PROVIDED TEXT ->

>>>>>

Dynamic Subbrains (Mixture of Experts)¶
Purpose: Sparse expert routing for efficiency and specialization. Includes expert metadata/registry, expert-only training, and goal-aware routing hooks.
Status: Implemented core MoE in ACTv1 + expert registry and expert-only training. Goal-aware biasing and full GUI management are WIP.
Key files:
- MoE layer and routing stats: src/aios/core/hrm_models/moe_layer.py
- Goal-aware router (biasing by goals): src/aios/core/hrm_models/goal_aware_router.py
- Expert metadata and registry: src/aios/core/hrm_models/expert_metadata.py
- ACTv1 model uses MoE by default: src/aios/core/hrm_models/impl/hrm_act_v1.py and src/aios/core/brains/hf_brain.py
- Training CLI flags (MoE and experts): src/aios/cli/hrm_hf_cli.py
- Expert-only training implementation: src/aios/cli/hrm_hf/expert_training.py
- Metrics logging (load balancing + expert usage): src/aios/cli/hrm_hf/training_logic/train_epoch.py
- GUI Subbrains Manager (WIP): src/aios/gui/components/subbrains_manager_panel/
See also:
- Core training: CORE_TRAINING.md
- Memory optimization (8-bit optimizer, AMP): MEMORY_OPTIMIZATION.md
- Multi-GPU/Windows-friendly parallel training: MULTI_GPU_DISTRIBUTED.md, PARALLEL_TRAINING_BLOCK_CHUNK_SYSTEM.md
- Goals CLI (link goals to experts): CLI_COMMANDS.md (Goals section)

<<<<<

WHAT YOU SHOULD DO -> Take the page on dynamic subbrains (Mixture of Experts) further, starting right after its final line. The lines that come next are a separate set of material, unrelated to the page on dynamic subbrains.

Collected data:
>>>>>

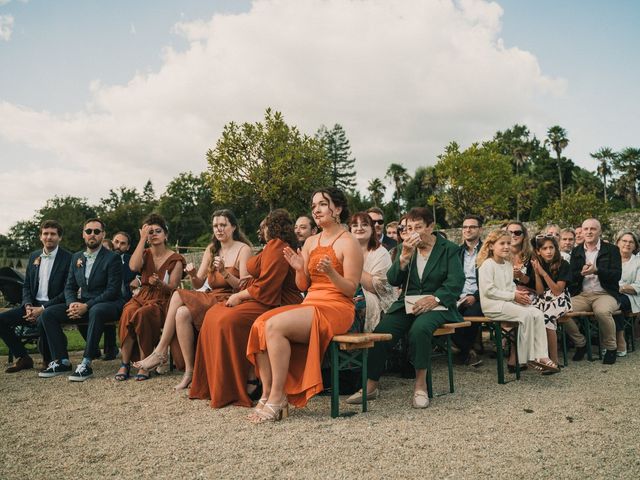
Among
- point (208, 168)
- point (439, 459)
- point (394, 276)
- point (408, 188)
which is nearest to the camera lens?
point (439, 459)

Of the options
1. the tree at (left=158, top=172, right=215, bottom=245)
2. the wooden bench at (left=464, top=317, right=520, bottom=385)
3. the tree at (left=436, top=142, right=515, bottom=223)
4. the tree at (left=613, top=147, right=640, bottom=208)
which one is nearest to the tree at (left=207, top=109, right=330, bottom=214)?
the tree at (left=436, top=142, right=515, bottom=223)

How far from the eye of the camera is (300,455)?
3414 millimetres

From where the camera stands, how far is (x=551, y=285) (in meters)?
6.65

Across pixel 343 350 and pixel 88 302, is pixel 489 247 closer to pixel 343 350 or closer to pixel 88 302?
pixel 343 350

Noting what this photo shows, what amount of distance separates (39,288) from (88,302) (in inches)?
39.5

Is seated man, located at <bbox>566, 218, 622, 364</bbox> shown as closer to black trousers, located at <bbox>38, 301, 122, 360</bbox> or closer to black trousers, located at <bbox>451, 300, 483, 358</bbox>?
black trousers, located at <bbox>451, 300, 483, 358</bbox>

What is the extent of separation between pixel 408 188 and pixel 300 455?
218 feet

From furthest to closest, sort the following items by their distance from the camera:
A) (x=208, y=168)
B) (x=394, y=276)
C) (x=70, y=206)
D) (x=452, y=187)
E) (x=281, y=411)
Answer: (x=70, y=206) → (x=452, y=187) → (x=208, y=168) → (x=394, y=276) → (x=281, y=411)

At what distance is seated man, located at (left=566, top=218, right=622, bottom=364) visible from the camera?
6.93 meters

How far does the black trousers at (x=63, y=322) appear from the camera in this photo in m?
6.28

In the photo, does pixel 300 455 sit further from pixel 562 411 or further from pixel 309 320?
pixel 562 411

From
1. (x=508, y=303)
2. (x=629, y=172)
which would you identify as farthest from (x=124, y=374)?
(x=629, y=172)

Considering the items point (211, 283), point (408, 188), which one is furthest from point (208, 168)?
point (408, 188)

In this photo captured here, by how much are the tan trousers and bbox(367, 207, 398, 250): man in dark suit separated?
9.13 feet
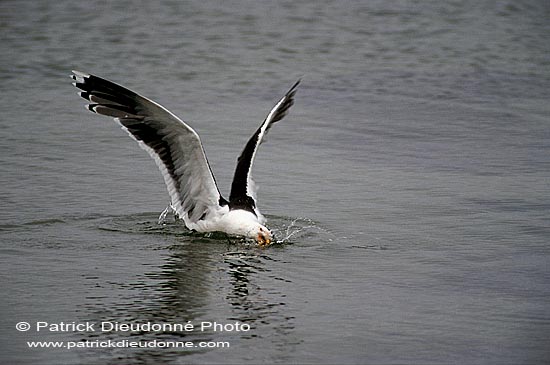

<<<<<

ANSWER TO THE TASK ->
What you get¶
- Sparse MoE with top-k expert routing per token for ~75% compute reduction while increasing capacity.
- Automatic auxiliary load-balancing loss to prevent collapse.
- Periodic expert-usage metrics in your log file (routing probabilities, token counts).
- Expert-only training mode that produces standalone expert checkpoints and updates a persistent registry.
- Goal-aware router module (WIP hookup) to bias expert selection by active goals.
Commands (PowerShell, Windows-first)¶
1) Train ACTv1 with MoE (default enabled)
- Flags come from aios hrm-hf train-actv1. MoE-related flags:
- --use-moe/--no-moe (default: --use-moe)
- --num-experts <int> (default: 8)
- --num-experts-per-tok <int> (top-k, default: 2)
- --moe-capacity-factor <float> (default: 1.25)
- --auto-adjust-lr/--no-auto-adjust-lr (default: on; reduces LR for MoE stability)
Example (small dry-run, logs expert usage):
aios hrm-hf train-actv1 `
--model artifacts/hf_implant/base_model `
--dataset-file training_data/curated_datasets/test_sample.txt `
--steps 20 --batch-size 8 `
--use-moe --num-experts 8 --num-experts-per-tok 2 --moe-capacity-factor 1.25 `
--log-file artifacts/brains/actv1/metrics.jsonl
Disable MoE (train dense FFN instead):
aios hrm-hf train-actv1 `
--model artifacts/hf_implant/base_model `
--dataset-file training_data/curated_datasets/test_sample.txt `
--steps 20 --batch-size 8 `
--no-moe `
--log-file artifacts/brains/actv1/metrics.jsonl
Tips:
- Lower --num-experts-per-tok to 1 to reduce active compute/memory on very constrained GPUs.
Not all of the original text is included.